John Calipari's success is, in and of itself, easy to describe. Calipari has ushered fifteen players into the draft in just three summers, with a couple more on the way this week. He's had five players drafted in the top five overall, including two No. 1 picks. His classes have arrived at UK ranked No. 1 in four out of the past five seasons (the only exception being 2012, when UK ranked No. 2), with the latest already being hailed as the best recruiting class ever. And, of course, there was the 2011-12 national title, when an immensely talented and unusually cohesive group made the sport its five-month plaything.
Describing why Calipari has been so successful is much more difficult. Last week, my colleague Myron Medcalf and I spent most the better part of a morning attempting to do just that. I'm biased, but I think we did an OK job -- from the self-sustaining cycle of draft results that practically recruits players without any need for human salesmanship, to Calipari's rejection of the old-school attitude that college basketball exists solely to make men out of boys. To Calipari, college basketball exists to pull families out of generational poverty. There is no song-and-dance about the value of a four-year degree. That's the level Kentucky's playing on, and it works. Obviously so.
But even having noted these things, we may still have undersold the point. Today, ESPN.com's Dana O'Neil follows up with her feature story on the new rules of recruiting, which must account for players' -- and their families' -- NBA dreams in a way coaches never quite had to before. The entire story is excellent (obviously), and you should absolutely read all of it. But possibly the most interesting point is slammed home rather early, and Arizona coach Sean Miller has the hammer in hand. To wit:
"In general terms, you have to be careful at times when you're talking about getting a degree," Arizona's Sean Miller said. "It could be taken as an insult
I'm not good enough or my player or my son isn't good enough to leave early. Is that every situation? Of course not. But you have to be careful."

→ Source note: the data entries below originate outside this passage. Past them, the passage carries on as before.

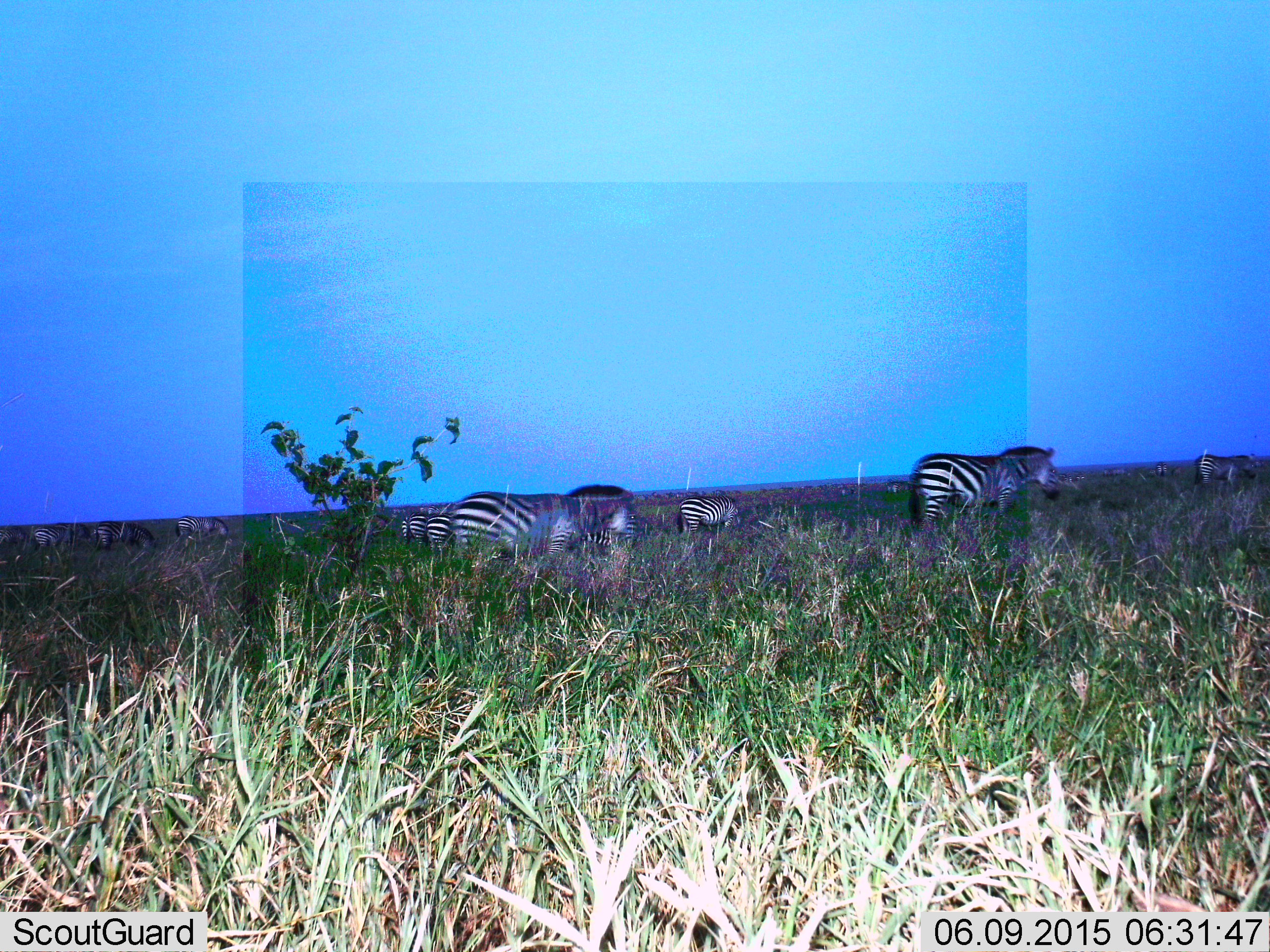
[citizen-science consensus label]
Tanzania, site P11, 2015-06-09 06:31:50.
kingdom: Animalia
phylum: Chordata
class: Mammalia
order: Perissodactyla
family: Equidae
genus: Equus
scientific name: Equus quagga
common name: plains zebra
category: zebra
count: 11-50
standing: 90%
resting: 0%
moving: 20%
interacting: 0%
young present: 0%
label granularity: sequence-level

Did Sean Miller just blow your mind? Because he blew mine. Of course the NBA looms large over any recruiting interaction between high-profile college coaches and high-profile high school stars. To some extent that has always been the case. As Dana notes, that attitude has only accelerated in Calipari's wake. But we've actually gotten to the point now where a college coach has to be careful not to promise a recruit's family a college degree because it might be perceived as a diss. "You want my son to stay in college long enough to get a degree? How dare you!"
This is an indictment of many things, most of which Dana notes. There is the very millennial desire to have everything now now now (of which we are all at least somewhat guilty). There's the insular and often narcissistic social media climate, in which everyone is the star of their own story. There's the overheated grassroots hoops culture, in which everyone is a star, which dovetails nicely with the everyone-gets-a-ribbon ethos Baby Boomers and Gen X'ers are always affixing en masse to my purportedly "coddled" generation. There's the one and done rule, which makes sense for the NBA and no one else. And there's the shortsighted desire to get paper now and a degree later, which is impossible to deride when it is a family's best chance of breaking through a decades-old cycle of poverty. (Or, for that matter, middle-class-ness -- $10 million is $10 million to anyone who doesn't have considerably more than $10 million.)
But it is also, to some small degree, an indictment of the NCAA. While justifying its own tax-exempt existence as one of academic necessity, and touting how many student-athletes go pro in something other than sports, the NCAA generates its revenue because elite prospects like the ones Miller talks to are immensely entertaining to watch play single-elimination games in March. We worry about if schools are living up to their academic obligations to players, but what happens when the players, and their families, aren't remotely interested in academics either? When coaches have to lightly tread around the notion that a degree is one of the benefits of playing college basketball, hasn't the artifice crumbled entirely?
Thirty years ago, a degree was an ironclad part of that promise. Now, depending on the player and his family, a degree is a touchy subject. At worst, apparently, it's an insult -- a derogative notion that must be massaged, if not avoided altogether.
The cognitive dissonance here overwhelming. It's 2013, and if it wasn't official before, it is now: College basketball has officially entered its bizarro period. This can't possibly be sustained.